After a few years of competitive rivalry, banks and fintechs are slowly coming to the realisation that by working together, they are able to provide more consolidated services, more efficient processing and have a much higher chance of dominating the market. Rather than limiting the scope of financial services, banks and fintechs are chipping away at the dualistic enmity that has stereotyped the industry, and are working together to focus on opportunities that leverage each other’s strengths.
It’s a binary partnership: without the technology, banks will lag behind as fintechs provide slicker, more user-friendly interfaces, yet without banks, fintechs will be thwarted as they rely on the back-end processing required to move money around. While fintechs are capable of offering product simplicity and seamless integration, they lack the sufficient data security, compliance and regulatory solidity that banks possess.
Banks also benefit from vast existing customer bases and have the legacy systems which are proven to work. Fintechs are riskier for consumers and businesses, because they aren’t built upon proven methods and they lack the financial integrity that banks have. What is attractive, however, is the innovation, flexibility and problem-solving approach with which they can address the key issues experienced by the end-users, ultimately providing a solution with mass appeal.
The industry is seeing a shift where both sides are coming to the realisation of a new, mutually beneficial relationship – ultimately, it’s the end-user who will benefit from this, and it’s the end-users who help to grow the market share.
The strengthening relationship between banks and fintechs is a development which is likely to only continue growing. In the recent past, there has been conflict and competition between banks and fintechs, but now we are coming to the realisation that together we are stronger.
Banks possess the global power and knowledge of the back-end processing, while fintechs are building the software at the front, refining the user interface, and providing solutions which effectively and coherently manage payments processing and failed payments, etc.
Fintechs deal with the rules and routing at the point of entry, ultimately providing more transparency and control of the front-end to the payment remitter. This is exactly what businesses want because they have lacked control and transparency in the past. In turn, this then benefits the beneficiary because less things go wrong – payments are faster and more accurate as errors or issues are flagged up and corrected earlier in the payment process.

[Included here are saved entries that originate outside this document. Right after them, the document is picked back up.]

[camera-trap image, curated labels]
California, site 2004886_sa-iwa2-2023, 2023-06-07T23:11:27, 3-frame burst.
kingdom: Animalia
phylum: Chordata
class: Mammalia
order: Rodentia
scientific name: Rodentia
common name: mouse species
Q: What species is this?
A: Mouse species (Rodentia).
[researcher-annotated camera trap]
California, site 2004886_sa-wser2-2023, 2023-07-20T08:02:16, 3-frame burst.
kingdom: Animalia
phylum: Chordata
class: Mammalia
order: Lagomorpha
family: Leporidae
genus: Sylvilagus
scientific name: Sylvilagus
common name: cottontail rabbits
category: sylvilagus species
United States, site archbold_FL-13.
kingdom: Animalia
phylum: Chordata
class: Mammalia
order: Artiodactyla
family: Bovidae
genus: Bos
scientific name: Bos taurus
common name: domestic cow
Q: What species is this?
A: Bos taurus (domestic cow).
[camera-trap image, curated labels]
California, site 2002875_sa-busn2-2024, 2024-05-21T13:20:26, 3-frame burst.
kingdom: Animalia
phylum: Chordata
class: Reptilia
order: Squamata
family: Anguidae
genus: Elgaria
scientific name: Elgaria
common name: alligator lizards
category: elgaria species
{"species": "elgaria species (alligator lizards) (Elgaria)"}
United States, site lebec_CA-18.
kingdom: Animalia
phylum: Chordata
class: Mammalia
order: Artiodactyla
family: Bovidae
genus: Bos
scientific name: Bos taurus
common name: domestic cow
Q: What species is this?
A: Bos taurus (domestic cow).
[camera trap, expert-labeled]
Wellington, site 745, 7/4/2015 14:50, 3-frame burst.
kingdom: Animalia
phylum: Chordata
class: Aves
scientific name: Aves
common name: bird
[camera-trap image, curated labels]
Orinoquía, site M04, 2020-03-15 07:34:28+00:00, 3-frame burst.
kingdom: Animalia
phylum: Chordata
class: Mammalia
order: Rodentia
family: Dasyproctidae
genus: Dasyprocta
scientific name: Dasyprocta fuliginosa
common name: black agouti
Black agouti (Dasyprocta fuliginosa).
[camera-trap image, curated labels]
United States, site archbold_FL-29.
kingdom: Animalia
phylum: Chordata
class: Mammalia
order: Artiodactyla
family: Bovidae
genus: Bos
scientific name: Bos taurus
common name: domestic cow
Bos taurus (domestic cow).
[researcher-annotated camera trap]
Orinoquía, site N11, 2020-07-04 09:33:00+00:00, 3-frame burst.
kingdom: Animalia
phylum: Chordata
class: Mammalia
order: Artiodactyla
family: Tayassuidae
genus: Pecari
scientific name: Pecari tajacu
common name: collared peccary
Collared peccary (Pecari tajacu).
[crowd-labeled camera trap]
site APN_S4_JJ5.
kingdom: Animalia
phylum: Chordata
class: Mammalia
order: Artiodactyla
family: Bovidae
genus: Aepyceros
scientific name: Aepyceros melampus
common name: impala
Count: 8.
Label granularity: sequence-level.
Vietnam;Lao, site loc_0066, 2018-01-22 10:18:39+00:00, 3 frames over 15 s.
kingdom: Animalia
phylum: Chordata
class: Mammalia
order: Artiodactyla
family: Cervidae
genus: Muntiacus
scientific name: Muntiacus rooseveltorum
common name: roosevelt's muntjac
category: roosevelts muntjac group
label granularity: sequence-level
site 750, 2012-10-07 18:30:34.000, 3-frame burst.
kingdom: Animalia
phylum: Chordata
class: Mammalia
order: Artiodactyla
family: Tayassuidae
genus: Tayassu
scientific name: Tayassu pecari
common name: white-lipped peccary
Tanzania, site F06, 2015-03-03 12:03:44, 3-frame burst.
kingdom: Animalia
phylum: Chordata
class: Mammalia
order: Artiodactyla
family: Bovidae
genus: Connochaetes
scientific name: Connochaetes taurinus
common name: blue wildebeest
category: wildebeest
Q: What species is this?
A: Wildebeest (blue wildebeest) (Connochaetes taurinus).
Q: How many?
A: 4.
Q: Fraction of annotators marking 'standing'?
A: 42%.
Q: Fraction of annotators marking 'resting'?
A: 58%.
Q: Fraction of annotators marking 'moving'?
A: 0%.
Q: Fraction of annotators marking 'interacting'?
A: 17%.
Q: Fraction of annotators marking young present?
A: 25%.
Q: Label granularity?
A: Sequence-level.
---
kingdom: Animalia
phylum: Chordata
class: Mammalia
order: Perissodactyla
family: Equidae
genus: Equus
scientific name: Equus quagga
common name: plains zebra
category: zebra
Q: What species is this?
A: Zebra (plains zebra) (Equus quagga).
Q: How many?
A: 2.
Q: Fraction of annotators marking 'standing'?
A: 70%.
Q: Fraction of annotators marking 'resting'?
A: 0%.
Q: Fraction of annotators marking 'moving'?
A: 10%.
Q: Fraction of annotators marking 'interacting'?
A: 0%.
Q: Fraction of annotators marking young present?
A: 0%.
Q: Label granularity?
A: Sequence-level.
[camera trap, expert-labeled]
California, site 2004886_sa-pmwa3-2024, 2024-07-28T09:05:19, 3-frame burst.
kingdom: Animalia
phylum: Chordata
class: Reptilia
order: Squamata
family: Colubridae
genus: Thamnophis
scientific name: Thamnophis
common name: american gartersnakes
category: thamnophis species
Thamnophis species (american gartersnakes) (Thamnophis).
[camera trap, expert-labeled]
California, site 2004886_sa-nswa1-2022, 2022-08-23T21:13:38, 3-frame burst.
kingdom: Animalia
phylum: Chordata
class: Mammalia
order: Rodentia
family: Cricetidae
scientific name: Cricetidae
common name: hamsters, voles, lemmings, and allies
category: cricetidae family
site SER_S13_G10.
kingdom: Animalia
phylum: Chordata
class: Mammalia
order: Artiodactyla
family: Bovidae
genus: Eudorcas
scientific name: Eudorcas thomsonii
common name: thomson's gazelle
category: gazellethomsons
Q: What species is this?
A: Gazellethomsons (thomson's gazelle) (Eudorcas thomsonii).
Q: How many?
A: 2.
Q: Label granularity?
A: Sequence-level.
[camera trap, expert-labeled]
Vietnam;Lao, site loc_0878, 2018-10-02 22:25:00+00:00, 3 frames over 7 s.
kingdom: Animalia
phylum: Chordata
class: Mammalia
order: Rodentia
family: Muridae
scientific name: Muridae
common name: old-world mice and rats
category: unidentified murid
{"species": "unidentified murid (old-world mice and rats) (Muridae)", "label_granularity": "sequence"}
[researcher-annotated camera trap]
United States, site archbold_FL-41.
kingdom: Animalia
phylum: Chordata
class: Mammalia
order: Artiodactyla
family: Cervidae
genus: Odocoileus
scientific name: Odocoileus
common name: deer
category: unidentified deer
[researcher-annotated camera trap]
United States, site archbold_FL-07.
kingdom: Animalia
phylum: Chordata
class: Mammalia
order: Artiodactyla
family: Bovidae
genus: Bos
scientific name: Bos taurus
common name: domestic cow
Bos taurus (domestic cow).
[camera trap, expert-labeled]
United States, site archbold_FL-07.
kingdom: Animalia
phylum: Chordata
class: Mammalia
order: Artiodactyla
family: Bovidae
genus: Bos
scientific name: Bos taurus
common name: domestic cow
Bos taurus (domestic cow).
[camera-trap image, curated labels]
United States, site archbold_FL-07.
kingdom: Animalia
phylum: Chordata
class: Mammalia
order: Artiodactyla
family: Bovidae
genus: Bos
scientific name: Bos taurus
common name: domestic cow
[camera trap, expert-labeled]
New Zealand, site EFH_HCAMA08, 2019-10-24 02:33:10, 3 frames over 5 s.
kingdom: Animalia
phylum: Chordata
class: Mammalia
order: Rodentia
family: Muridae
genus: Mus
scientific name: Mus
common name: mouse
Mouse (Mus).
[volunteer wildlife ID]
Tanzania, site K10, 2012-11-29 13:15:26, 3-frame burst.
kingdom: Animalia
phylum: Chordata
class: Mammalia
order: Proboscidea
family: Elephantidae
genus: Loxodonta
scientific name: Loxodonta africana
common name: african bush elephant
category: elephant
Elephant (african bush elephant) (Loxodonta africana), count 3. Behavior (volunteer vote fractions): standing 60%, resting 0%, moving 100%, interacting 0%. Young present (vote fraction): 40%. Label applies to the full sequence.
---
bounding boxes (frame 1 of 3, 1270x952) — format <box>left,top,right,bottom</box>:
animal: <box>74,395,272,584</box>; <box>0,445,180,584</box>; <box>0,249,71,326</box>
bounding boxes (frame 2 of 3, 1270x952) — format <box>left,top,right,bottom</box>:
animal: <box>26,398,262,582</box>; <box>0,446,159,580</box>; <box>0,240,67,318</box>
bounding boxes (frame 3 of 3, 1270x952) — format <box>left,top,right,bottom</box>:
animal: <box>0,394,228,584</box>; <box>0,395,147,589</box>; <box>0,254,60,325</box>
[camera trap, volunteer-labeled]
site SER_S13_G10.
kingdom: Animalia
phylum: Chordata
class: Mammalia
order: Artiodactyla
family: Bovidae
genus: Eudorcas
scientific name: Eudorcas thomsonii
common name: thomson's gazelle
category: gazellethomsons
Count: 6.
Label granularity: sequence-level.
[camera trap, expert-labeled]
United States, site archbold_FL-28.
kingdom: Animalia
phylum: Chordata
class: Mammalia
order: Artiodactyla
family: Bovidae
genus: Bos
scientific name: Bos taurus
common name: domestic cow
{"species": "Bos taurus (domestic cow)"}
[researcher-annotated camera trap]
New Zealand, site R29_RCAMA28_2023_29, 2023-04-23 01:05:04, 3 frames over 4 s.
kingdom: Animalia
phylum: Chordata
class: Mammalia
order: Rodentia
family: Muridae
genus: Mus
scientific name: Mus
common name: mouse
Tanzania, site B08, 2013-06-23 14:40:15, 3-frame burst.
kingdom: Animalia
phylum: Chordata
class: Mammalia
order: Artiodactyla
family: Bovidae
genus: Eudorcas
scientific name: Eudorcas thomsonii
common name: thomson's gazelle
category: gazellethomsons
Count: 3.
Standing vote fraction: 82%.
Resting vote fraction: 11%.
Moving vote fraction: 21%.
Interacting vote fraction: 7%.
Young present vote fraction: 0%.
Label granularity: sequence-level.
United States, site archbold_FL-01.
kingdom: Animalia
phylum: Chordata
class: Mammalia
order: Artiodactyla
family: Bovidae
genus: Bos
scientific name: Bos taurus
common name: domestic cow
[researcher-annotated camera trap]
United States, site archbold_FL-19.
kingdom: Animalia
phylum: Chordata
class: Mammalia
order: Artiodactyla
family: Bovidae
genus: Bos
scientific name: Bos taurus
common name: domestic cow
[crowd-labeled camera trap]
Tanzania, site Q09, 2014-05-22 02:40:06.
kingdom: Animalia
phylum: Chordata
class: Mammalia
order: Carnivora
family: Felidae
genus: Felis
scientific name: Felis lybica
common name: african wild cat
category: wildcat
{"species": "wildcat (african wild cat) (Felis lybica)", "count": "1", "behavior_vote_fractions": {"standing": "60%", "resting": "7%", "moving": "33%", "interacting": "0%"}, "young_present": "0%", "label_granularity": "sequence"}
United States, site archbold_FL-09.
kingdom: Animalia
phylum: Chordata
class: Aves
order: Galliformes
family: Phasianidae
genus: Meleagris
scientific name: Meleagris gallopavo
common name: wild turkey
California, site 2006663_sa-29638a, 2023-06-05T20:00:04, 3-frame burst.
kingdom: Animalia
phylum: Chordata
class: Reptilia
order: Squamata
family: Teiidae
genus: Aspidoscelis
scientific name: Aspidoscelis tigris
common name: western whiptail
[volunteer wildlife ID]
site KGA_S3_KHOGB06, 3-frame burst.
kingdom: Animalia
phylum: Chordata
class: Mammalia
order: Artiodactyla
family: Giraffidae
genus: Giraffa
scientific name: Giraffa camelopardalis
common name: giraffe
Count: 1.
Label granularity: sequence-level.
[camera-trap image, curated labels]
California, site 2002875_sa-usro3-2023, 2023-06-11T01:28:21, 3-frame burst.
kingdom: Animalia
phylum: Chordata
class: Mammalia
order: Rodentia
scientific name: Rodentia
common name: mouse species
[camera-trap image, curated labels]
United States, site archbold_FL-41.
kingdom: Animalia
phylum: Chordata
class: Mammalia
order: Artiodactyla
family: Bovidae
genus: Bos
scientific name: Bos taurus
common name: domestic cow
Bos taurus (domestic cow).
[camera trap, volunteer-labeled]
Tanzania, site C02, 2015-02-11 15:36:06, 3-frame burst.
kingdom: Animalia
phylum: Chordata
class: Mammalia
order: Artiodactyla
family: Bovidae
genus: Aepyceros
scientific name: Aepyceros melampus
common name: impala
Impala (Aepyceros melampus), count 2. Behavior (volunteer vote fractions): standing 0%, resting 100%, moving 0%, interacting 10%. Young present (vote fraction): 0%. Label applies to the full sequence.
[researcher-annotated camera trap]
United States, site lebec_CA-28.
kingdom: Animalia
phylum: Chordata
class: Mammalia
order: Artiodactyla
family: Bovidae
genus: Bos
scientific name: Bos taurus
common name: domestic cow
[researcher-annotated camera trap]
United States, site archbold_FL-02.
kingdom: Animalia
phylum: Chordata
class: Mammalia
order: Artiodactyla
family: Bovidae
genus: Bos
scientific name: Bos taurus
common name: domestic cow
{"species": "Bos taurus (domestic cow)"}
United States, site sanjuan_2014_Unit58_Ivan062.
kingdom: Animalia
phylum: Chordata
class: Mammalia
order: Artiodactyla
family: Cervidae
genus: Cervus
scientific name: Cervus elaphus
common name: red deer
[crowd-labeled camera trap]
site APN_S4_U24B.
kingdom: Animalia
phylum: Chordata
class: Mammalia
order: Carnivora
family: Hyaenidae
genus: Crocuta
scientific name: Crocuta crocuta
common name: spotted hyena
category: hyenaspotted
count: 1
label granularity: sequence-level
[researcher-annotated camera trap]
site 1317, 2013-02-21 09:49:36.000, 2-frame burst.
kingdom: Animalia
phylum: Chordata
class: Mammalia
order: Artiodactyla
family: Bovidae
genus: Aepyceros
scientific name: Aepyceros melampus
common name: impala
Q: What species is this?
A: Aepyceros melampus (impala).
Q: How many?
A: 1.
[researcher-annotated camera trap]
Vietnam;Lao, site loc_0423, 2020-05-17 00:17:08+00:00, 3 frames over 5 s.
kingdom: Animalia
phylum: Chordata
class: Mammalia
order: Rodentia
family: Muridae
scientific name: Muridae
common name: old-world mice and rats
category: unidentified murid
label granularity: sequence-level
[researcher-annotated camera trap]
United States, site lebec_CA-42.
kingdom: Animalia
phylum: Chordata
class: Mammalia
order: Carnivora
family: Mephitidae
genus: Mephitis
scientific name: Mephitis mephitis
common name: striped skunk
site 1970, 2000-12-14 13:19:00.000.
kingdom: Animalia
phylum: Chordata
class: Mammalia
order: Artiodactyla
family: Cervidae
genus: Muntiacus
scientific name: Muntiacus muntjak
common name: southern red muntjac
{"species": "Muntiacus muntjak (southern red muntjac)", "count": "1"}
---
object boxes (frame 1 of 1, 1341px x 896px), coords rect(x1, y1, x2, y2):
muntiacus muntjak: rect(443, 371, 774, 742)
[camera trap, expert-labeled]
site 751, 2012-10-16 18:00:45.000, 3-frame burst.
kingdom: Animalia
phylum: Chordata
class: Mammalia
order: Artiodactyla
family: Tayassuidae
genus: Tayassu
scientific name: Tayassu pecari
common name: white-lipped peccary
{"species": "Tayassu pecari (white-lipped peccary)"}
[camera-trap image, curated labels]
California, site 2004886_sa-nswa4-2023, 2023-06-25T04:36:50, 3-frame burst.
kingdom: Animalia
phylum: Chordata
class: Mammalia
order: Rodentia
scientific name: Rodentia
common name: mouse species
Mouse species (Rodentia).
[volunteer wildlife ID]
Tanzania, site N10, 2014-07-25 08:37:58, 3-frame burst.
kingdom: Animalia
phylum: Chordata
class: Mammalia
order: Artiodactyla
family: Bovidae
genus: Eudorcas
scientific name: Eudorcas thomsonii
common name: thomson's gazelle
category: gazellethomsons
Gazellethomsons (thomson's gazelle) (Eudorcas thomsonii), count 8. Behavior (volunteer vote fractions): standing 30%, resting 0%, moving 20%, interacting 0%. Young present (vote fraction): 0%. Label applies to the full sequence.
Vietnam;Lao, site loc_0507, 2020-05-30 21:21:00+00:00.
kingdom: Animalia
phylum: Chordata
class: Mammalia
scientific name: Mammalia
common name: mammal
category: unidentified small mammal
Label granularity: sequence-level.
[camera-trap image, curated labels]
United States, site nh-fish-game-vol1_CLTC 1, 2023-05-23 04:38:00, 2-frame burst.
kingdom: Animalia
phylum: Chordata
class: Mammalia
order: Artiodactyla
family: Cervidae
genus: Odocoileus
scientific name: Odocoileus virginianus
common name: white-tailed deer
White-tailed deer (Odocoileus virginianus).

Technology is helping to improve straight-through processing and enhance the customer experience, and banks are waking up to the fact that if they can’t innovate on their own, they are better to outsource the innovation. Banks have waylaid legacy systems and by working with fintechs, it makes for smoother processing and easier, slicker payments. It reduces the risk of charges by utilising more efficient resources – really it’s a no-brainer, because simply put, it works better.
While cost-efficiency and speed are at the forefront of new banking technologies, the emphasis on this, combined with a need for high accuracy, is an even greater requirement when operating across a global marketplace.
International payments involve even more complex and complicated procedures, including all manner of compliance and mandatory checks, in-country regulations and currency exchange issues which can slow up the payments process and allow much more capacity for errors to be made.
Technology is an enabler here, because it can help legacy banks by offering functionalities and automated processes which make the whole international payments process much smoother. Even something as simple as changing the currency earlier in the process, capturing the right information and delivering it correctly, will ensure the payment process is more streamlined and efficient. The smart technology of fintechs coupled with the power of banks really is the future for payments.